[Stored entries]

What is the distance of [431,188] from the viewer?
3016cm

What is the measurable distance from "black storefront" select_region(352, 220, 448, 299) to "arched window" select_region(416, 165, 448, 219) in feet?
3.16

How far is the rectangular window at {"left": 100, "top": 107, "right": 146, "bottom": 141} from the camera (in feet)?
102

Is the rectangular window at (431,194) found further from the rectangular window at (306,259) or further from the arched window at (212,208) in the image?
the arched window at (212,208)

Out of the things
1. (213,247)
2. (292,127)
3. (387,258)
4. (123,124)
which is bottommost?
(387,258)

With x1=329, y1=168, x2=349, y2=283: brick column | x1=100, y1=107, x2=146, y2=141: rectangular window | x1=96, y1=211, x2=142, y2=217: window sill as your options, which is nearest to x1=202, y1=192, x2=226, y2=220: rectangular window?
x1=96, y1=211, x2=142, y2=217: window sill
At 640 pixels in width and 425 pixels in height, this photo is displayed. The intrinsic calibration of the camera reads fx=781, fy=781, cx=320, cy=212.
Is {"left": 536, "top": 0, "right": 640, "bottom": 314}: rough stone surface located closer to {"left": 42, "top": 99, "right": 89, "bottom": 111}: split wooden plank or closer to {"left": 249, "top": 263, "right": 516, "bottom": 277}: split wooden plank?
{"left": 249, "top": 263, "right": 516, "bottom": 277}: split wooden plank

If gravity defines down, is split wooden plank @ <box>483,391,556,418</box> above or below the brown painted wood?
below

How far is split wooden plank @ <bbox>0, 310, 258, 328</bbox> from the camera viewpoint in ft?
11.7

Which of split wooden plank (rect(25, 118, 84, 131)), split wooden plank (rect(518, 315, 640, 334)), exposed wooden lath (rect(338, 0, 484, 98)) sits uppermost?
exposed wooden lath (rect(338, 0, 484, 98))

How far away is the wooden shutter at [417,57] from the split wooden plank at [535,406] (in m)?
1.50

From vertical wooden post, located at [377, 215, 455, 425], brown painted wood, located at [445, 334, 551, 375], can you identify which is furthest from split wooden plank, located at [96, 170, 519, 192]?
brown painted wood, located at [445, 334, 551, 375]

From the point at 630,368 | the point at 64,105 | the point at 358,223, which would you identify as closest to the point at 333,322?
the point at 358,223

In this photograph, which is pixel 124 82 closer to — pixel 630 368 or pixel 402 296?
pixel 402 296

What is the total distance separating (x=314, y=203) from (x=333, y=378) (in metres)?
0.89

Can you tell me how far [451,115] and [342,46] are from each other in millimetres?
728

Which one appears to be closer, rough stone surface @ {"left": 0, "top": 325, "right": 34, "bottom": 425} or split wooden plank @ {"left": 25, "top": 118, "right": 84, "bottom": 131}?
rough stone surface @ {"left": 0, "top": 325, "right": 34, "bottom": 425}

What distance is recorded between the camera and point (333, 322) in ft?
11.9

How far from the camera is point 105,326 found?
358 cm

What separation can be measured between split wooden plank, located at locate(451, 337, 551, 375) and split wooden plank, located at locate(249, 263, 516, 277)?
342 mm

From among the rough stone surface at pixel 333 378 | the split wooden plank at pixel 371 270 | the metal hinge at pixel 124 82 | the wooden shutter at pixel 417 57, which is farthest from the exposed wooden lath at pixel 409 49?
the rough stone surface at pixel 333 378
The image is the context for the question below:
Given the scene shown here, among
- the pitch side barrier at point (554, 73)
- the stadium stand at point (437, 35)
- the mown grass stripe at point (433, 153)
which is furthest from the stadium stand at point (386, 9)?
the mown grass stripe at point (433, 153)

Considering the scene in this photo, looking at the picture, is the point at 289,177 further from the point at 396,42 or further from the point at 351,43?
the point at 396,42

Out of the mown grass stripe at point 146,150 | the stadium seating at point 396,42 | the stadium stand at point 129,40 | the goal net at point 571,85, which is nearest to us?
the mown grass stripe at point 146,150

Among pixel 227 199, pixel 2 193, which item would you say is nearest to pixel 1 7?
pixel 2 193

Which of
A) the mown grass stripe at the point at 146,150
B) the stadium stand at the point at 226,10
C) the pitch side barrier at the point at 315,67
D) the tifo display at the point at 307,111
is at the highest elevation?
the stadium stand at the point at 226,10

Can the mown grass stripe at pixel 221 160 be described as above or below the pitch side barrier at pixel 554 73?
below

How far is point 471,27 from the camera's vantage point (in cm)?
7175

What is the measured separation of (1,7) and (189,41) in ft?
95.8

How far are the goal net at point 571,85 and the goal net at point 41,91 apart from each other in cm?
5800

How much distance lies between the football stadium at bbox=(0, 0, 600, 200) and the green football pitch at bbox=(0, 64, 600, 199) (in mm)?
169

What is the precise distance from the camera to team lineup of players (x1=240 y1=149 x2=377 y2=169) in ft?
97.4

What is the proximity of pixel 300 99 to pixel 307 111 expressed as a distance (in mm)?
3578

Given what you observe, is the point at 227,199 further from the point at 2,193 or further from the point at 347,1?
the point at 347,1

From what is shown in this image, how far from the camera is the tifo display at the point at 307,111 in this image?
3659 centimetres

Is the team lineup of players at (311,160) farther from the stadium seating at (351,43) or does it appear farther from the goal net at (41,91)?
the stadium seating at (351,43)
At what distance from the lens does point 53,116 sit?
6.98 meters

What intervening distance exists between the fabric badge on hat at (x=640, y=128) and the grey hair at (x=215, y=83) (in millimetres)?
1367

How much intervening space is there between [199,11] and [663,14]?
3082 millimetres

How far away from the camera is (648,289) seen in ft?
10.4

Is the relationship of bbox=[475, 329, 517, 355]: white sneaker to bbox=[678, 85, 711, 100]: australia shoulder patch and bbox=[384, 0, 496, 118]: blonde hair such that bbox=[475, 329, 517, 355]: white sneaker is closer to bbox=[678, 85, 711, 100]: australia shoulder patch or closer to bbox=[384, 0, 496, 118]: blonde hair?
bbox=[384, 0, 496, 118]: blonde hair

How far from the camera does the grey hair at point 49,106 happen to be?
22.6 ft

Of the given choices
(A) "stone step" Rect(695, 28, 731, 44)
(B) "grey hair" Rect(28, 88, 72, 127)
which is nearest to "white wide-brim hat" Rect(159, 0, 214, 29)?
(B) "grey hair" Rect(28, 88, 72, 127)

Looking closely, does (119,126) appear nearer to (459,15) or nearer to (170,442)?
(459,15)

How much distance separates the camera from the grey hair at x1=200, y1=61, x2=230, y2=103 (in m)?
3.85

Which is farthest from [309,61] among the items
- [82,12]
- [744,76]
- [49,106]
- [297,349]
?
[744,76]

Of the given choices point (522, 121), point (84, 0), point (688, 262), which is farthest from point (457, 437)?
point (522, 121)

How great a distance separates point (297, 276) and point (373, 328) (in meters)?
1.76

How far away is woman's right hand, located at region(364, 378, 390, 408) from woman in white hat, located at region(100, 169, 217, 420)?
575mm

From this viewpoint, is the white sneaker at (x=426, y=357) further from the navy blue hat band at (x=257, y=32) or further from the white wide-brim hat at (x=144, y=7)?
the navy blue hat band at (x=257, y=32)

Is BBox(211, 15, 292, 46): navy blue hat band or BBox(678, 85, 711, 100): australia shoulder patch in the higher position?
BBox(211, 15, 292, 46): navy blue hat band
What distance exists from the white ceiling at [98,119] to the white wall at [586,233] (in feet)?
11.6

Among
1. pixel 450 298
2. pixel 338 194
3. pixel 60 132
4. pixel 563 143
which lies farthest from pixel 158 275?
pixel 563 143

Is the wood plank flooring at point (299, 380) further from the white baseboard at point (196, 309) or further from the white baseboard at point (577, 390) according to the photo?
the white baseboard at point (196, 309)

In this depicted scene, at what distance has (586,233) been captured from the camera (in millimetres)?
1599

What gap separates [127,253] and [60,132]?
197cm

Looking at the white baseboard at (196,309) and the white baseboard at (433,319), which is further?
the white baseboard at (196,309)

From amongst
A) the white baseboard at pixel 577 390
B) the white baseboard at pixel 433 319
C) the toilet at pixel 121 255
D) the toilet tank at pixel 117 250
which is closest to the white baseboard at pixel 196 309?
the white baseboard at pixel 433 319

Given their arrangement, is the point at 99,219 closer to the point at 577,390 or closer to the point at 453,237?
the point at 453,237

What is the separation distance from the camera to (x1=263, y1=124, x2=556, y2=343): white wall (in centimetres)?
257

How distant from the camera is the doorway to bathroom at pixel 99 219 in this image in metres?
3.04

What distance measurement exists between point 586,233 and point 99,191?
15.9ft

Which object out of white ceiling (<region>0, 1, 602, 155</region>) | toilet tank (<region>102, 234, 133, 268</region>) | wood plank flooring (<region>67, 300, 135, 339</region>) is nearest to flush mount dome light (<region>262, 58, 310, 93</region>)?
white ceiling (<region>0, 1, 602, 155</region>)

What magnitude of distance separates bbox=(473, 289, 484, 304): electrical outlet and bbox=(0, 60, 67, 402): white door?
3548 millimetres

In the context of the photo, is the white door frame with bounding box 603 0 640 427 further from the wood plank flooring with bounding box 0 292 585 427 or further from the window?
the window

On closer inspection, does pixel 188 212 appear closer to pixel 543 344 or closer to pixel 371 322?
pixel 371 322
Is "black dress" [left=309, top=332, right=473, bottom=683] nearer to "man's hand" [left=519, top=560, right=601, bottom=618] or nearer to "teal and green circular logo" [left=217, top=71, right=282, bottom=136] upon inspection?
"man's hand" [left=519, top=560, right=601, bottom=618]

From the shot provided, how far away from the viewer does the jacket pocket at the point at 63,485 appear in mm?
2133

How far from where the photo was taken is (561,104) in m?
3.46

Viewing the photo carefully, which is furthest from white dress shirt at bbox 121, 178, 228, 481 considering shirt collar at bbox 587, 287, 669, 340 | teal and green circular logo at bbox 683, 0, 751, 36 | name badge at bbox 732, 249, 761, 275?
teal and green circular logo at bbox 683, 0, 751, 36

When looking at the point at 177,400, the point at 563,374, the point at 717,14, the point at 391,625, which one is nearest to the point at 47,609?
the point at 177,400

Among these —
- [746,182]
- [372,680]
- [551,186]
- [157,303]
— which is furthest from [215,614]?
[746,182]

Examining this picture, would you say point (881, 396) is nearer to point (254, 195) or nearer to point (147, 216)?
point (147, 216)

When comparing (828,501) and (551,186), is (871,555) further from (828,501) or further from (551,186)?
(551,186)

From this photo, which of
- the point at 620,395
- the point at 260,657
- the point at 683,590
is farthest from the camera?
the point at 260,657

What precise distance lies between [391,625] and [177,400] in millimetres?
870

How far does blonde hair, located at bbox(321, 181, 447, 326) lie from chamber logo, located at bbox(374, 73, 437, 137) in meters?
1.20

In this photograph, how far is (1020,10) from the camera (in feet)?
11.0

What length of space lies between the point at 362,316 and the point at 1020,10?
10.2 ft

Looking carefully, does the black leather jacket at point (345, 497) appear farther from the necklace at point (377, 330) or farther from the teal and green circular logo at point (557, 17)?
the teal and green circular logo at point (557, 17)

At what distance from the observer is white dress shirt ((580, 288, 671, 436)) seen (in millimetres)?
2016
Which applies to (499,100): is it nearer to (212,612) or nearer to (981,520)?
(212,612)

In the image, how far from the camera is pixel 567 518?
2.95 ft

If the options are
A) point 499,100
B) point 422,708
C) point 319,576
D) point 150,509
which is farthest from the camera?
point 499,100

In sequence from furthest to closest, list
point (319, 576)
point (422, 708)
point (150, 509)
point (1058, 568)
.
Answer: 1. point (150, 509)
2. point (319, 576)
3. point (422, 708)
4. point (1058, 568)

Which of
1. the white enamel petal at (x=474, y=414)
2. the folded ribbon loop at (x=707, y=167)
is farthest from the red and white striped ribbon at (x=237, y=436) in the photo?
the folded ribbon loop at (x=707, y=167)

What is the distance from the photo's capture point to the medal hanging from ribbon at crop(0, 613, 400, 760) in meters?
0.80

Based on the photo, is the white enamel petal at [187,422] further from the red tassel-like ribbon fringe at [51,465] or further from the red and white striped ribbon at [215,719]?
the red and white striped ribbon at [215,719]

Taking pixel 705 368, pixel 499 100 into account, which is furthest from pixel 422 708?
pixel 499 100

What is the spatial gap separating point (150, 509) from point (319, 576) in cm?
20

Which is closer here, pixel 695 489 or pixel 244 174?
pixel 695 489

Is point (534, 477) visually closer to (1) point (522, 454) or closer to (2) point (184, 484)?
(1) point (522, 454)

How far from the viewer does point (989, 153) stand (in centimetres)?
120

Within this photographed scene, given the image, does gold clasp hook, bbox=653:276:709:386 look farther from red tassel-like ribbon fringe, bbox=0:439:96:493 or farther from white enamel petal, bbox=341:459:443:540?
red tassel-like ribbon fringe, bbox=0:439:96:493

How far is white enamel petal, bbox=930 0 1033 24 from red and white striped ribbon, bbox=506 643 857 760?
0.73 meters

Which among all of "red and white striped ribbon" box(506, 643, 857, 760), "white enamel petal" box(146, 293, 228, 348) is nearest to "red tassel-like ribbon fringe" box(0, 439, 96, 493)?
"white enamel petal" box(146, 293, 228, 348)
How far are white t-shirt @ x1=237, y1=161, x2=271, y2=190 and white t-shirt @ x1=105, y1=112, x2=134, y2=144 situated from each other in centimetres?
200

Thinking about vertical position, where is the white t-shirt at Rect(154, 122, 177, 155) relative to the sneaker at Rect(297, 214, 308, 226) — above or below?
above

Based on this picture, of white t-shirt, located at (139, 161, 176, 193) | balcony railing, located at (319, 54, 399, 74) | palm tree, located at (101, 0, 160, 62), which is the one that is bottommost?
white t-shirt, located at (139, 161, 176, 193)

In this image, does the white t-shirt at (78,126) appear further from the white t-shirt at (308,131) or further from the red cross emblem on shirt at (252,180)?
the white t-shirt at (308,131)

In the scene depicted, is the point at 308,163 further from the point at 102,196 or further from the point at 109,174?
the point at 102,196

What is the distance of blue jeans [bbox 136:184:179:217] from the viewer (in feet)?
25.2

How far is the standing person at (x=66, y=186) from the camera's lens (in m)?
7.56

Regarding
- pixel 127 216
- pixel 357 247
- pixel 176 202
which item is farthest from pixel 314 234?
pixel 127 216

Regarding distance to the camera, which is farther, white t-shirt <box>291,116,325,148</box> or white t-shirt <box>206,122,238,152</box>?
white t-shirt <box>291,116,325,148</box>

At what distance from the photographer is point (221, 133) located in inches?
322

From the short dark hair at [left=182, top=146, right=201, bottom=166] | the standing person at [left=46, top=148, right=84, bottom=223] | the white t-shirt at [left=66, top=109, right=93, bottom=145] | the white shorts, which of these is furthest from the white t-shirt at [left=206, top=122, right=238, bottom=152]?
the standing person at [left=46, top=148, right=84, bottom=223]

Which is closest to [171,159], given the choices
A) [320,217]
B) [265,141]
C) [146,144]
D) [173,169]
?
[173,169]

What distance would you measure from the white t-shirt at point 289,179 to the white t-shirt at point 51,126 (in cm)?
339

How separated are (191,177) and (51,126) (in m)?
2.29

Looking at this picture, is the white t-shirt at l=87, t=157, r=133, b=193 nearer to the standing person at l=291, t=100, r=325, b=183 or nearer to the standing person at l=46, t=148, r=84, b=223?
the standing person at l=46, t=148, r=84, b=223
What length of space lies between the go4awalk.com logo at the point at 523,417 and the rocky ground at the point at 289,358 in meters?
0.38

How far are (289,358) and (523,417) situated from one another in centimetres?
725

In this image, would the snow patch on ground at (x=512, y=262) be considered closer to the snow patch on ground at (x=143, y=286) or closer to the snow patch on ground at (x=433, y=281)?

▶ [What you should do]
Reproduce verbatim everything from the line containing "How separated are" down to the end of the records, including both ends.

▶ [Exercise response]
How separated are (191,177) and (51,126) (in m)?
2.29

Looking at this picture, is the white t-shirt at l=87, t=157, r=133, b=193 nearer to the standing person at l=291, t=100, r=325, b=183 or nearer to the standing person at l=46, t=148, r=84, b=223?
the standing person at l=46, t=148, r=84, b=223
What length of space lies between the go4awalk.com logo at the point at 523,417 and the rocky ground at the point at 289,358 in meters?
0.38

How far are (289,358) and (523,417) situated from one another in centimetres?
725

In this image, would the snow patch on ground at (x=512, y=262) be considered closer to the snow patch on ground at (x=143, y=286) or closer to the snow patch on ground at (x=433, y=281)?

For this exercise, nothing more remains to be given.